**EXTRACT**
Churches turned into art centers, factories into microbrew pubs, and shopping malls into medical facilities are just a few examples of adaptive reuse, the term used to describe the repurposing and transformation of an existing structure. While adaptive reuse is not new, changing business and social factors are driving renewed interest. These factors include a hybrid workforce, supply chain disruptions, increased interest in green construction and a lack of affordable housing. The result: more opportunities for commercial real estate brokers to think differently about the highest and best use of a property.
Trends in Adaptive Reuse
Housing shortages are making conversion to residential use the most popular type of change. Rent Cafe reported that 2021 was the most successful year for apartment conversions, with more than 20,000 units coming online and an additional 52,700 units expected to become available in 2022, many created from former office buildings and hotels. However, opportunities for adaptive reuse projects aren’t limited to residential. Existing commercial structures are finding new life as health care facilities, logistics warehouses and mixed-use suburban centers.

Stored records:
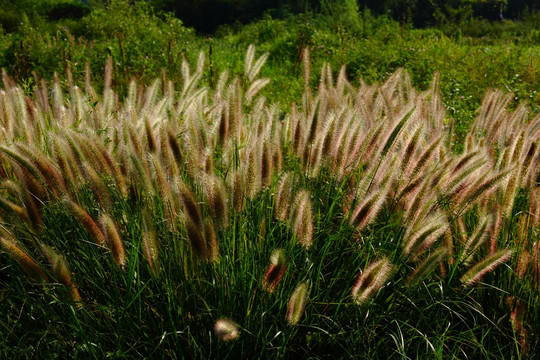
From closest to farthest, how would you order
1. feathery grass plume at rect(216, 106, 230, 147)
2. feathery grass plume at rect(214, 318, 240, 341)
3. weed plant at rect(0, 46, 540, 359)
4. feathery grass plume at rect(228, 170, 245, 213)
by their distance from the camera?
feathery grass plume at rect(214, 318, 240, 341)
weed plant at rect(0, 46, 540, 359)
feathery grass plume at rect(228, 170, 245, 213)
feathery grass plume at rect(216, 106, 230, 147)

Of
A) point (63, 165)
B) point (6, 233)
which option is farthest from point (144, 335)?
point (63, 165)

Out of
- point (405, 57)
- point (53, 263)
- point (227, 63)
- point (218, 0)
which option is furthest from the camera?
point (218, 0)

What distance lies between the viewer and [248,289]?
165 cm

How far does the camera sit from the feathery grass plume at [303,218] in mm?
1575

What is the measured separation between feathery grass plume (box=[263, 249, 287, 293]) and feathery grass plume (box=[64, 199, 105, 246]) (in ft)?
1.67

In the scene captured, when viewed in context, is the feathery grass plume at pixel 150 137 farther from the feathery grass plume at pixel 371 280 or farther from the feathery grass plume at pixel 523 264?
the feathery grass plume at pixel 523 264

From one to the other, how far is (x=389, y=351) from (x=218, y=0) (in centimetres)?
2540

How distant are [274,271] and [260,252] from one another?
0.70ft

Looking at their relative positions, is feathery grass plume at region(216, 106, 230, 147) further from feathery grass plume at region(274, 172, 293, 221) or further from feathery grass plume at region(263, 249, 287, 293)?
feathery grass plume at region(263, 249, 287, 293)

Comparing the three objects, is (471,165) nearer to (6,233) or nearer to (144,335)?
(144,335)

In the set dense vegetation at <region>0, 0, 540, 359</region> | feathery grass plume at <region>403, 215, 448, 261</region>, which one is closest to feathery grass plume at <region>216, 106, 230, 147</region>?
dense vegetation at <region>0, 0, 540, 359</region>

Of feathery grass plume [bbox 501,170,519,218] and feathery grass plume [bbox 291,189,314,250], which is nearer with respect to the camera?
feathery grass plume [bbox 291,189,314,250]

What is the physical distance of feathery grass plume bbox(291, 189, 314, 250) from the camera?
5.17 feet

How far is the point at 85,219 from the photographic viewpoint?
147cm
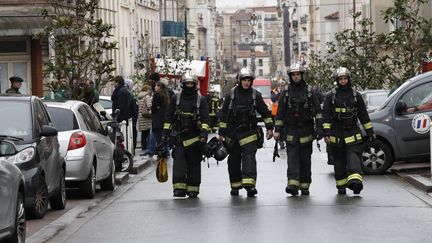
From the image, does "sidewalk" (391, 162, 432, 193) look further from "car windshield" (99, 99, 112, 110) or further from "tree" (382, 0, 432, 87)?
"car windshield" (99, 99, 112, 110)

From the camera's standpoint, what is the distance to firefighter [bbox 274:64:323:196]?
18188mm

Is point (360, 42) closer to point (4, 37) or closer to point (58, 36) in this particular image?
point (4, 37)

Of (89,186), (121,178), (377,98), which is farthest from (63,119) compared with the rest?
(377,98)

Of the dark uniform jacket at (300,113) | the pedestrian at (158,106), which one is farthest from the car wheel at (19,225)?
the pedestrian at (158,106)

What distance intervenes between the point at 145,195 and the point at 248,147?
206 cm

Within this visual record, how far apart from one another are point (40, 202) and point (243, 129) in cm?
369

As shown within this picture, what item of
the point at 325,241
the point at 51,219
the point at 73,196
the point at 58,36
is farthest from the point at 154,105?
the point at 325,241

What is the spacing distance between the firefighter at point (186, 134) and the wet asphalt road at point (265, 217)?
30 centimetres

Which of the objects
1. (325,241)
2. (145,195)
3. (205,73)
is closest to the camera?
(325,241)

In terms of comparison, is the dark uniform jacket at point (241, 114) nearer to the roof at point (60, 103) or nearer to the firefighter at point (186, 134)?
the firefighter at point (186, 134)

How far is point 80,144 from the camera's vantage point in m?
18.6

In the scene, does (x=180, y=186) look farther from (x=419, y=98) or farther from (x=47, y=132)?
(x=419, y=98)

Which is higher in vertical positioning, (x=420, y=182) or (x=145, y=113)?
(x=145, y=113)

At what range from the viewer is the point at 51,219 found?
16.2m
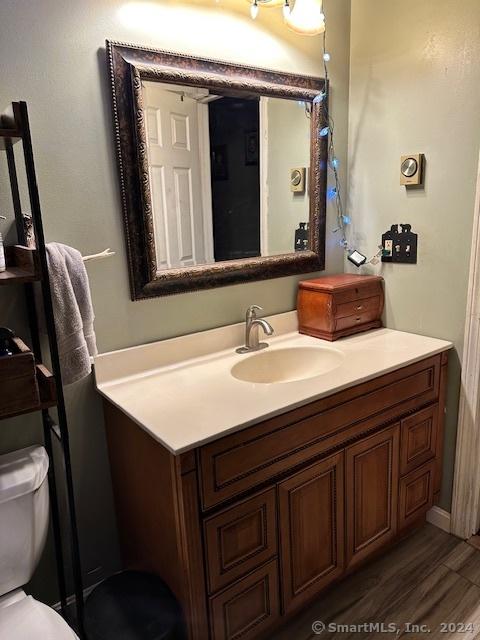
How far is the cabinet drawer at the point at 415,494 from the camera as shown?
1.72 meters

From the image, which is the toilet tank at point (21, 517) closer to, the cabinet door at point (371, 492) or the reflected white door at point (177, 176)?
the reflected white door at point (177, 176)

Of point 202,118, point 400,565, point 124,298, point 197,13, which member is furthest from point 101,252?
point 400,565

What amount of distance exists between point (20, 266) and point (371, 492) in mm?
1342

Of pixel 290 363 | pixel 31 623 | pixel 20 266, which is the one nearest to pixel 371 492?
pixel 290 363

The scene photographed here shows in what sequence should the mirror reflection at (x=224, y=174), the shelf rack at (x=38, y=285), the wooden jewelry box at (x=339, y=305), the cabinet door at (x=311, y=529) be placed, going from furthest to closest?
1. the wooden jewelry box at (x=339, y=305)
2. the mirror reflection at (x=224, y=174)
3. the cabinet door at (x=311, y=529)
4. the shelf rack at (x=38, y=285)

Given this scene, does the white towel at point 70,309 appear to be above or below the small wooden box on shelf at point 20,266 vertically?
below

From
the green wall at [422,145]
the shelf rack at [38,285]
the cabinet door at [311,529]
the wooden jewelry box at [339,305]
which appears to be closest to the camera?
the shelf rack at [38,285]

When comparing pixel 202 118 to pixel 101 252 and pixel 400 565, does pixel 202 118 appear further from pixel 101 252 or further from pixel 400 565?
pixel 400 565

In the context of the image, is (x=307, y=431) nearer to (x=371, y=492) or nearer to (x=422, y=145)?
(x=371, y=492)

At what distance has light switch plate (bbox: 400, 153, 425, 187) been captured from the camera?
1.73m

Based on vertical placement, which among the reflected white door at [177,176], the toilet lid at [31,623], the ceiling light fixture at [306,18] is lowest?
the toilet lid at [31,623]

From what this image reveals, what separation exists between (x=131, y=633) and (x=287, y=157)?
5.52 ft

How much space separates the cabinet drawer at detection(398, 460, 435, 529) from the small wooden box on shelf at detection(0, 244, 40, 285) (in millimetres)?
1446

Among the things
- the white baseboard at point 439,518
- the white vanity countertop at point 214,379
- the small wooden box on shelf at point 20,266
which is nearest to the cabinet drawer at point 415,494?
the white baseboard at point 439,518
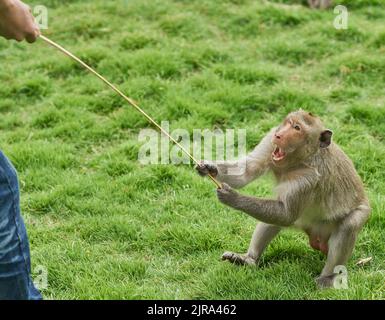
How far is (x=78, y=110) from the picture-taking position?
24.2 feet

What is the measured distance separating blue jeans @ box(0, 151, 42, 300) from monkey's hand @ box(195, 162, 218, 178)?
1283mm

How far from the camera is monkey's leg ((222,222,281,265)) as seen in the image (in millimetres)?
4828

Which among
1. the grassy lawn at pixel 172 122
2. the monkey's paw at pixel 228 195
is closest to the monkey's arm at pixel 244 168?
the grassy lawn at pixel 172 122

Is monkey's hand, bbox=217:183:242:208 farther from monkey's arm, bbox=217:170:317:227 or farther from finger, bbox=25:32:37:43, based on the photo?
finger, bbox=25:32:37:43

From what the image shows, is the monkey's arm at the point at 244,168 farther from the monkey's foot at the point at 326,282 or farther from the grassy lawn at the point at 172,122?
the monkey's foot at the point at 326,282

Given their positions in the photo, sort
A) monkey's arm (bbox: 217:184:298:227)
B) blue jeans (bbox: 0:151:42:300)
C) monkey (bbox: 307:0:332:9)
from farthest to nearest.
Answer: monkey (bbox: 307:0:332:9)
monkey's arm (bbox: 217:184:298:227)
blue jeans (bbox: 0:151:42:300)

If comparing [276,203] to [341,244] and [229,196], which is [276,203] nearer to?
[229,196]

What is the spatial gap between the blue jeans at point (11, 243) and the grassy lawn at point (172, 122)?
77 cm

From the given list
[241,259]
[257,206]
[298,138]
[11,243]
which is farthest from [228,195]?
[11,243]

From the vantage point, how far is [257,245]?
4.84m

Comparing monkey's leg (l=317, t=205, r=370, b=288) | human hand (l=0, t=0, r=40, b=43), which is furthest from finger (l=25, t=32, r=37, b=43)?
monkey's leg (l=317, t=205, r=370, b=288)

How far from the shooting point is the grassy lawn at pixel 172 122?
486cm
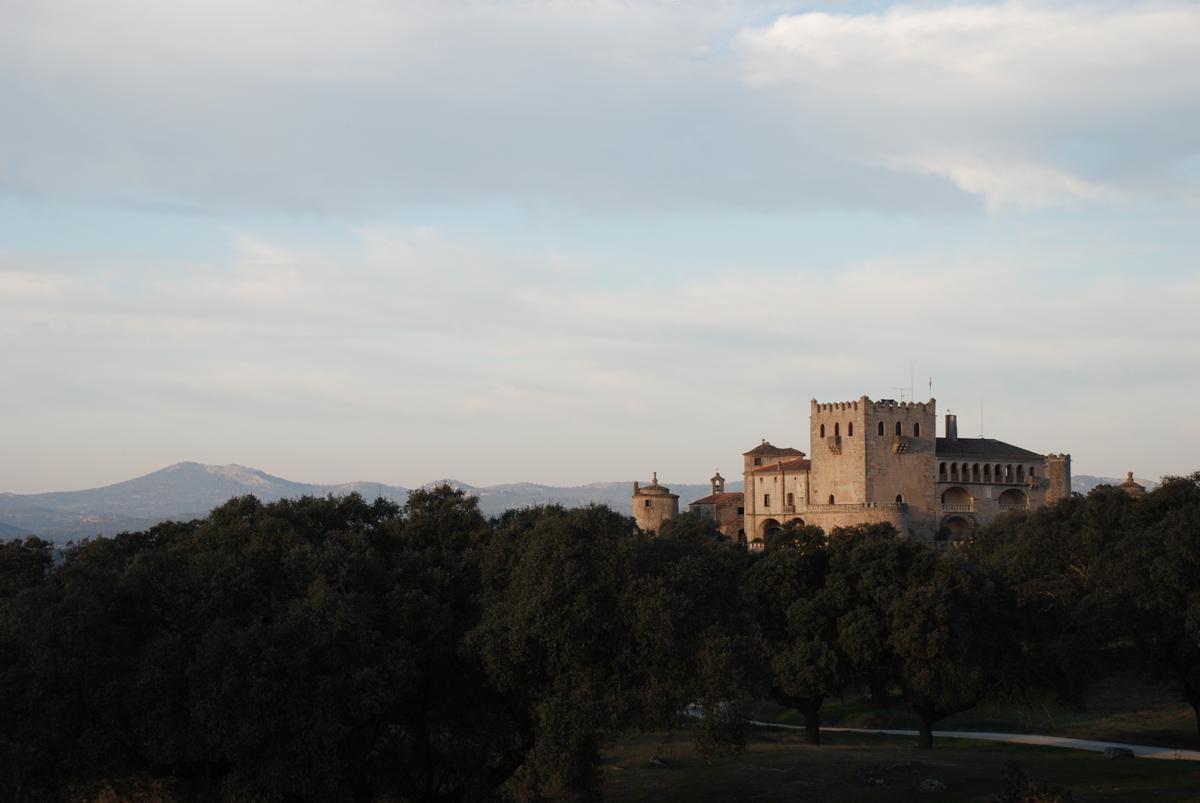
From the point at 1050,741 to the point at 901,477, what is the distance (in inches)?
2503

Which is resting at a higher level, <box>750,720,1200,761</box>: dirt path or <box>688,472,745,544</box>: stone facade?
<box>688,472,745,544</box>: stone facade

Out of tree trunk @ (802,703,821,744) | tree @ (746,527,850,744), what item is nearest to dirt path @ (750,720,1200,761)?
tree @ (746,527,850,744)

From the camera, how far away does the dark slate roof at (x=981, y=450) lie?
11431 centimetres

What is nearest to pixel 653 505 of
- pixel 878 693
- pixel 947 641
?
pixel 878 693

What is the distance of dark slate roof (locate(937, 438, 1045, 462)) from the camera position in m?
114

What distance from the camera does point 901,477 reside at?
366ft

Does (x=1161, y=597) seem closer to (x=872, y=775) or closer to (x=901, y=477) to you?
(x=872, y=775)

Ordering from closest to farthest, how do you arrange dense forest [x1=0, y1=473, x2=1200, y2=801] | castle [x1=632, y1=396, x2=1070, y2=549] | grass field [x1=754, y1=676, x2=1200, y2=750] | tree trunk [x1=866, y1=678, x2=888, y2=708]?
dense forest [x1=0, y1=473, x2=1200, y2=801], grass field [x1=754, y1=676, x2=1200, y2=750], tree trunk [x1=866, y1=678, x2=888, y2=708], castle [x1=632, y1=396, x2=1070, y2=549]

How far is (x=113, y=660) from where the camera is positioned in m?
30.7

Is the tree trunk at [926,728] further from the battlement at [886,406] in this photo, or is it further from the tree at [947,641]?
the battlement at [886,406]

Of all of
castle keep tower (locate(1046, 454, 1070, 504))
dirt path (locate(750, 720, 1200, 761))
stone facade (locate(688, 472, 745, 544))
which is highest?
castle keep tower (locate(1046, 454, 1070, 504))

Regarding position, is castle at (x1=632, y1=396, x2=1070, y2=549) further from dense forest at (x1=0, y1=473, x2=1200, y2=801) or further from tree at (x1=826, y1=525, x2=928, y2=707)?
dense forest at (x1=0, y1=473, x2=1200, y2=801)

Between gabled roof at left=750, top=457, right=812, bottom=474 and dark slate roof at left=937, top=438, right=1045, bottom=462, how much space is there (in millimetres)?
11037

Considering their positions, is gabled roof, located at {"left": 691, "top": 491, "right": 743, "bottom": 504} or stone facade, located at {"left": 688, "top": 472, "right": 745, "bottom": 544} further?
gabled roof, located at {"left": 691, "top": 491, "right": 743, "bottom": 504}
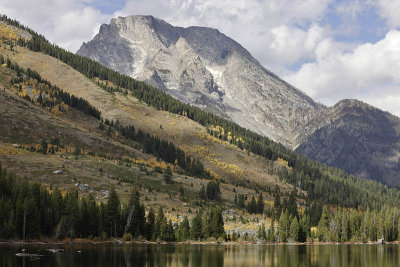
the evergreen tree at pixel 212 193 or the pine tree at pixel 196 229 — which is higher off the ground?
the evergreen tree at pixel 212 193

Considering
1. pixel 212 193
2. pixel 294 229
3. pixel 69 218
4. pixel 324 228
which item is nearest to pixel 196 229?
pixel 294 229

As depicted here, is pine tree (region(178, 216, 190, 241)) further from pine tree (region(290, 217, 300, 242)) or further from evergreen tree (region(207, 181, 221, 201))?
evergreen tree (region(207, 181, 221, 201))

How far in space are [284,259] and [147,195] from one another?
93.6 metres

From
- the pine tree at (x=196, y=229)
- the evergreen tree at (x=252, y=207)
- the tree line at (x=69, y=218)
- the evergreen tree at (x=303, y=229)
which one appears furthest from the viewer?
the evergreen tree at (x=252, y=207)

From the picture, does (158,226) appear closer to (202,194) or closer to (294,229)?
(294,229)

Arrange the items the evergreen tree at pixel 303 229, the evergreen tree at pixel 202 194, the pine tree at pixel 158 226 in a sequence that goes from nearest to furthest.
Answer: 1. the pine tree at pixel 158 226
2. the evergreen tree at pixel 303 229
3. the evergreen tree at pixel 202 194

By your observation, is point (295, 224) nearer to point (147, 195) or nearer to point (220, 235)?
point (220, 235)

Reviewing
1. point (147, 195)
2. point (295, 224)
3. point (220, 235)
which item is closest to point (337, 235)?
point (295, 224)

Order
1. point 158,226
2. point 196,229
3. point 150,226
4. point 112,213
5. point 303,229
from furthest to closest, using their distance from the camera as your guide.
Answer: point 303,229
point 196,229
point 150,226
point 158,226
point 112,213

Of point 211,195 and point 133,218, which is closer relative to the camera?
point 133,218

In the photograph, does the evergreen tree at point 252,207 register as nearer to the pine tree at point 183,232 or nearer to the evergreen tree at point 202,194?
the evergreen tree at point 202,194

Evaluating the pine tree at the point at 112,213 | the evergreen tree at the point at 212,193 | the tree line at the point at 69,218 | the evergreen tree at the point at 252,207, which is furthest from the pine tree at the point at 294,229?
the evergreen tree at the point at 212,193

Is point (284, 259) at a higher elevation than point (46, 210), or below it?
A: below

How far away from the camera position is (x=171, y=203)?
547ft
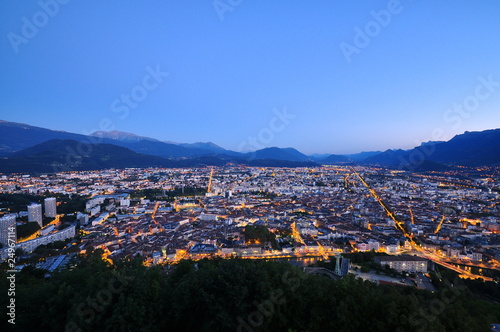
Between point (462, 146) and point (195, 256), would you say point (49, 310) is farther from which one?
point (462, 146)

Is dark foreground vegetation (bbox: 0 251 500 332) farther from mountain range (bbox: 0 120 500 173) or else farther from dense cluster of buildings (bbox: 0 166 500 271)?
mountain range (bbox: 0 120 500 173)

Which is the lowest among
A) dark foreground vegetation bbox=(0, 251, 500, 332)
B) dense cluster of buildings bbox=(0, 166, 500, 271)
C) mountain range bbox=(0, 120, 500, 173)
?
dense cluster of buildings bbox=(0, 166, 500, 271)

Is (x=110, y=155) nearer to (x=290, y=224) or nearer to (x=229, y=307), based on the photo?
(x=290, y=224)

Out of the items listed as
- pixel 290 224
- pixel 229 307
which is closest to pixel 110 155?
pixel 290 224

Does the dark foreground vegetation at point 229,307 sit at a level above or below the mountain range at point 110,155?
below

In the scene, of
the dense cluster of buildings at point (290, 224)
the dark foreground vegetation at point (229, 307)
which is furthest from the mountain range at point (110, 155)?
the dark foreground vegetation at point (229, 307)

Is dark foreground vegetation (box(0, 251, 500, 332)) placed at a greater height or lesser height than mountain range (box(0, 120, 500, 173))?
lesser

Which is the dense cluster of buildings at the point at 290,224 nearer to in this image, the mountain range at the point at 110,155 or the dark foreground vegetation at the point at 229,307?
the dark foreground vegetation at the point at 229,307

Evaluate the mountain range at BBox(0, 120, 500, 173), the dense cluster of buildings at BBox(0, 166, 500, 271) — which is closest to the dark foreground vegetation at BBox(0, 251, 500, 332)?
the dense cluster of buildings at BBox(0, 166, 500, 271)

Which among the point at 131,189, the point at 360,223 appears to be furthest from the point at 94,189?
the point at 360,223
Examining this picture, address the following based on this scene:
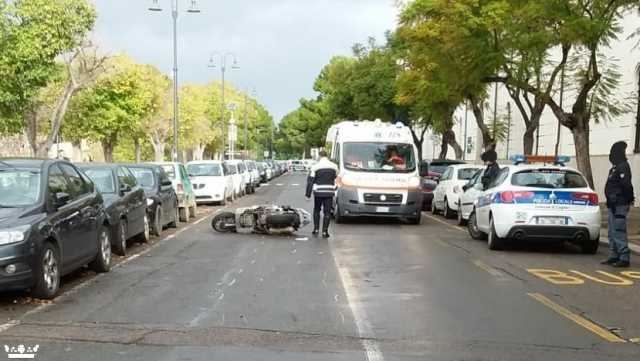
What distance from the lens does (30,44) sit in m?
27.2

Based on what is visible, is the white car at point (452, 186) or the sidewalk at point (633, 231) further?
the white car at point (452, 186)

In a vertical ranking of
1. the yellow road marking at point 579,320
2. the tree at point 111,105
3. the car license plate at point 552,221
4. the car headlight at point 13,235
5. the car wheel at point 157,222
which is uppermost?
the tree at point 111,105

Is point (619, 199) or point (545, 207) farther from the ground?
point (619, 199)

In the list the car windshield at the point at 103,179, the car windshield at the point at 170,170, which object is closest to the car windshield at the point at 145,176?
the car windshield at the point at 103,179

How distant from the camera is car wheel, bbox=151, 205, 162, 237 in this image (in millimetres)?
15547

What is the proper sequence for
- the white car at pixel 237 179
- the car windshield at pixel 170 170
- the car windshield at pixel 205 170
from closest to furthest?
1. the car windshield at pixel 170 170
2. the car windshield at pixel 205 170
3. the white car at pixel 237 179

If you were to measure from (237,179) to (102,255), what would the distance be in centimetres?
2296

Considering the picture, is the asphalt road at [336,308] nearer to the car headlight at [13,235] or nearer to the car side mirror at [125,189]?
the car headlight at [13,235]

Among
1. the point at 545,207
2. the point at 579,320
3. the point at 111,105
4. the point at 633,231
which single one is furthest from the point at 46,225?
the point at 111,105

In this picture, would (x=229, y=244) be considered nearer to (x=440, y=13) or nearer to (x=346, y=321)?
(x=346, y=321)

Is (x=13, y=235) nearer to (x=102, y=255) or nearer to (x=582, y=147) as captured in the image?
(x=102, y=255)

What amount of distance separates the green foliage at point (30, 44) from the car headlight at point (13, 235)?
20.4 m

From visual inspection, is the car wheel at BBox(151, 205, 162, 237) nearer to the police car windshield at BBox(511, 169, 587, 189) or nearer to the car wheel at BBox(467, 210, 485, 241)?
the car wheel at BBox(467, 210, 485, 241)

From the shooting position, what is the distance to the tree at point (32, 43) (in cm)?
2692
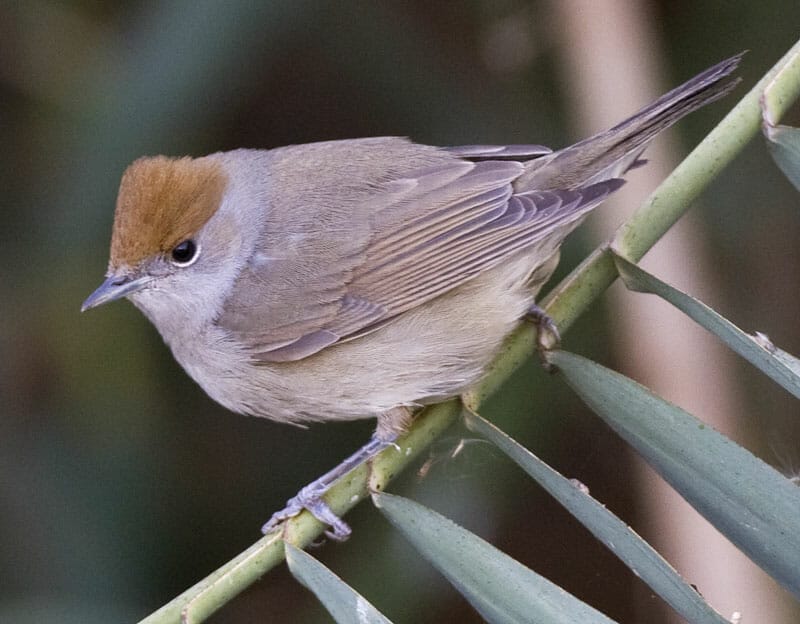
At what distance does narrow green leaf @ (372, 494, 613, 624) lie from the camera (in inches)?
67.0

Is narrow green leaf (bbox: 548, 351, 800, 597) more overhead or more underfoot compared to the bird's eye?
more overhead

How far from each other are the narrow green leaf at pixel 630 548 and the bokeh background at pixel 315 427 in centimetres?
122

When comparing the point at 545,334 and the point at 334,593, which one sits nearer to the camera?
the point at 334,593

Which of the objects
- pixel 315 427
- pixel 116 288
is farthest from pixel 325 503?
pixel 315 427

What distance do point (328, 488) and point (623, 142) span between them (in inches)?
43.0

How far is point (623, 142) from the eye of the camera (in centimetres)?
259

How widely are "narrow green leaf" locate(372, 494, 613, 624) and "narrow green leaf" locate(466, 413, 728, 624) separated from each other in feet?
0.33

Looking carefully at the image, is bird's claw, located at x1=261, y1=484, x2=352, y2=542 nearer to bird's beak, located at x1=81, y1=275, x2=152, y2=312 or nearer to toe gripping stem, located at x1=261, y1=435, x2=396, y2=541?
toe gripping stem, located at x1=261, y1=435, x2=396, y2=541

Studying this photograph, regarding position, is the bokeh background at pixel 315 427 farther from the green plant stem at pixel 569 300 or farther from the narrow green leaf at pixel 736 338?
the narrow green leaf at pixel 736 338

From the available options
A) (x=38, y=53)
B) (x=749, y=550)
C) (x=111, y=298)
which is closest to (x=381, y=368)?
(x=111, y=298)

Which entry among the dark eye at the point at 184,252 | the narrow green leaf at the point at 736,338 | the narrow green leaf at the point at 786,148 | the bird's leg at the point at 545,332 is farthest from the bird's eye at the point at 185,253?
the narrow green leaf at the point at 786,148

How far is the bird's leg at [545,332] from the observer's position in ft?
7.48

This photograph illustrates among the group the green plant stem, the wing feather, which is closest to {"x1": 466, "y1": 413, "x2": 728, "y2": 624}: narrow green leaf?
the green plant stem

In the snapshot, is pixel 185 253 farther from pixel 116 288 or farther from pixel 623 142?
pixel 623 142
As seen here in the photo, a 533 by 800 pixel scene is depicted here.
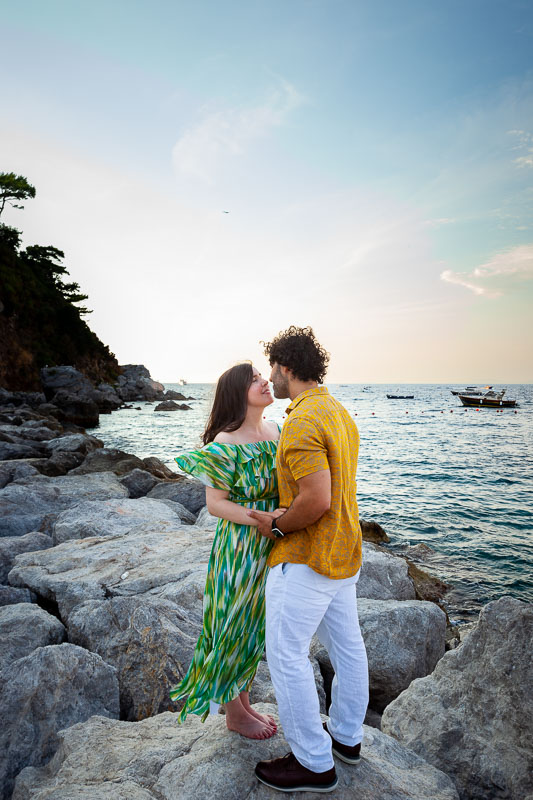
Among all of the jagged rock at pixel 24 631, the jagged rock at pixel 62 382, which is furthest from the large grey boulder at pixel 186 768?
the jagged rock at pixel 62 382

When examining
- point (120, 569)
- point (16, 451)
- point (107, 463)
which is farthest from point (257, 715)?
point (16, 451)

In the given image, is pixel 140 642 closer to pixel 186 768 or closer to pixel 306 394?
pixel 186 768

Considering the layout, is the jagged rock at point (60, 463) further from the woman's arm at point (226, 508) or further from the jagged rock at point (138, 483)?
the woman's arm at point (226, 508)

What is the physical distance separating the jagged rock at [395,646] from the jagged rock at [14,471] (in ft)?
31.6

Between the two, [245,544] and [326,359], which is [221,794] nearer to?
[245,544]

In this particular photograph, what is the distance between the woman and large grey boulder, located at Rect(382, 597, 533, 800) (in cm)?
127

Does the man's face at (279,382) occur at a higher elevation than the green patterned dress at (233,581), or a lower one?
higher

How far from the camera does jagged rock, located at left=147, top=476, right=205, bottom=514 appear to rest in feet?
35.2

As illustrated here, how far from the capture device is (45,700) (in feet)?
10.3

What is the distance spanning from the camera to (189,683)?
263cm

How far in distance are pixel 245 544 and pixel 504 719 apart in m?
2.10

**PROBLEM DETAILS**
According to the text on adaptive reuse, how many apartment units came online through conversions in 2021, as reported by Rent Cafe?

**RESPONSE BELOW**
More than 20,000 units.